[Botan-devel] RFC: changing type of length arguments
Jack Lloyd
lloyd at randombit.net
Wed Apr 9 23:31:00 EDT 2008
> I believe std::size_t will be the best. Most of the STL container types use
> it, and since we are suing C++ chance are we'll be using the STL and all our
> sizes will be of the type std::size_t. Why not just follow it? :)
> I'm not sure about libc and libstdc++, but I believe under VC even on 32bit
> a few types are already 64bits long - and why would you require changing the
> size in the future?
I had been really thinking a typedef in the Botan namespace, but this
does make sense, and stddef.h is a pretty benign header to include
into build.h, since most other headers will need NULL and size_t
anyway.
> > On the downside, I can imagine some subtle bugs resulting, especially
> > given C++'s willingness to silently convert one integer type into
> > another.
> That's true.
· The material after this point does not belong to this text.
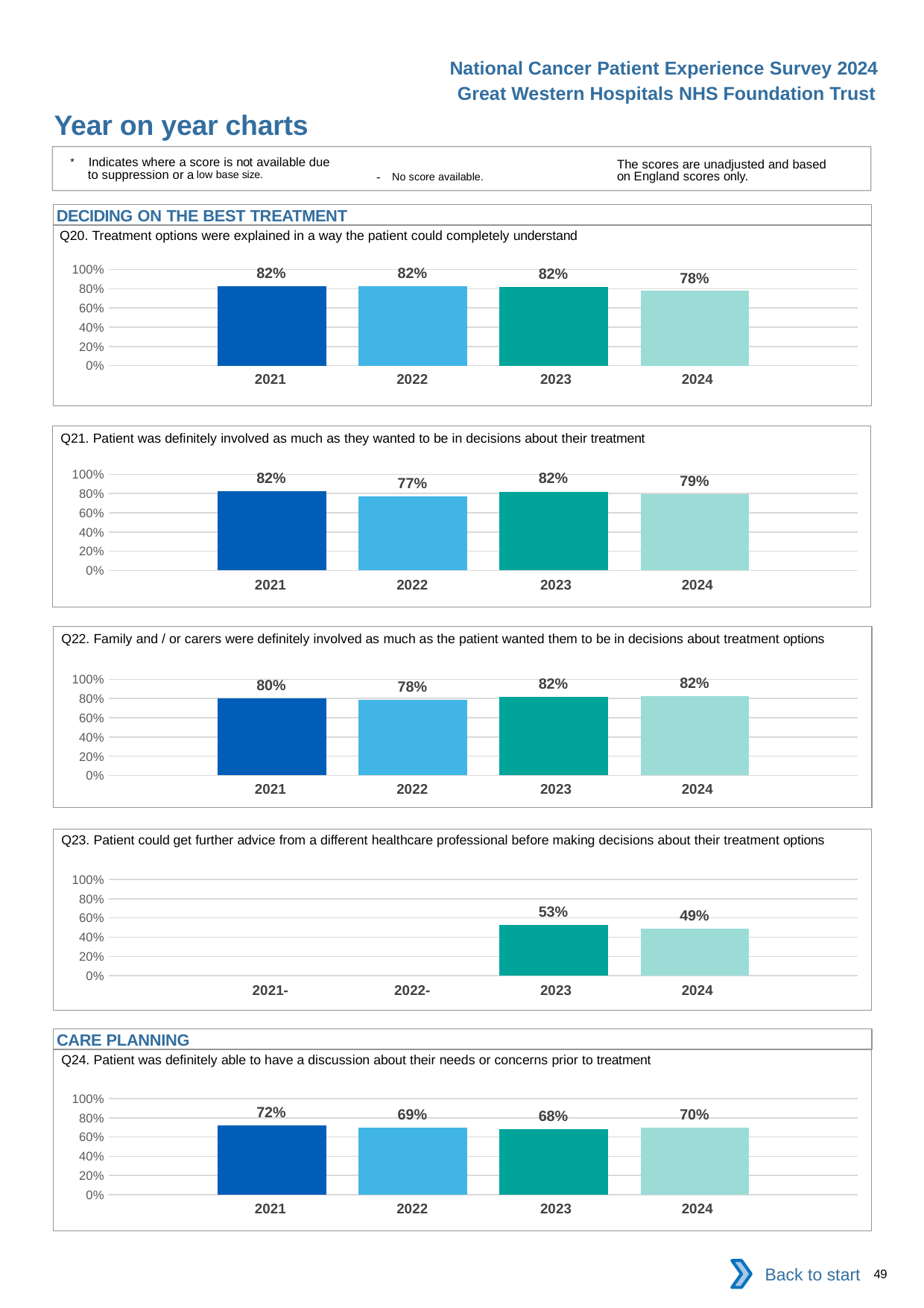
What kind of chart is the Q20 chart? bar chart In the Q22 chart, what is the value for 2021? 80% In the Q24 chart, which year has the highest value? 2021 In the Q23 chart, how many years have a bar plotted? 2 In the Q24 chart, what is the difference between the 2021 and 2023 values? 4% In the Q23 chart, what is the value for 2023? 53% In the Q21 chart, what is the difference between the 2021 and 2022 values? 5% In the Q21 chart, which year has the lowest value? 2022 In the Q22 chart, is the value for 2022 larger or smaller than the value for 2023? smaller In the Q23 chart, is the value for 2024 greater or less than 60%? less In the Q20 chart, what is the value for 2024? 78% In the Q24 chart, what is the value for 2022? 69%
But I believe for most part replacing all u32bit's with
> size_t's should be fine?
I've thought about this a bit more, I think you are right that it is
unlikely to cause problems in practice.
> Furthermore, I'd also like to bring up the use of Botan::byte* for passing
> data in. I know that Botan::byte* will allow the full range of unsigned
> values 0-255 to be stored, but I don't really see parts of the standard
> streams library using unsigned char arrays for taking in/writing data and
> they all just use "char". Why is there a distinction in Botan?
Often we want to do unsigned arithmatic on those values, which would
mean we would in have to cast to unsigned char anyway (and
reinterpret_cast is ugly). The iostreams and such only treat char* as
a bag of bits so it doesn't care about how the math wraps.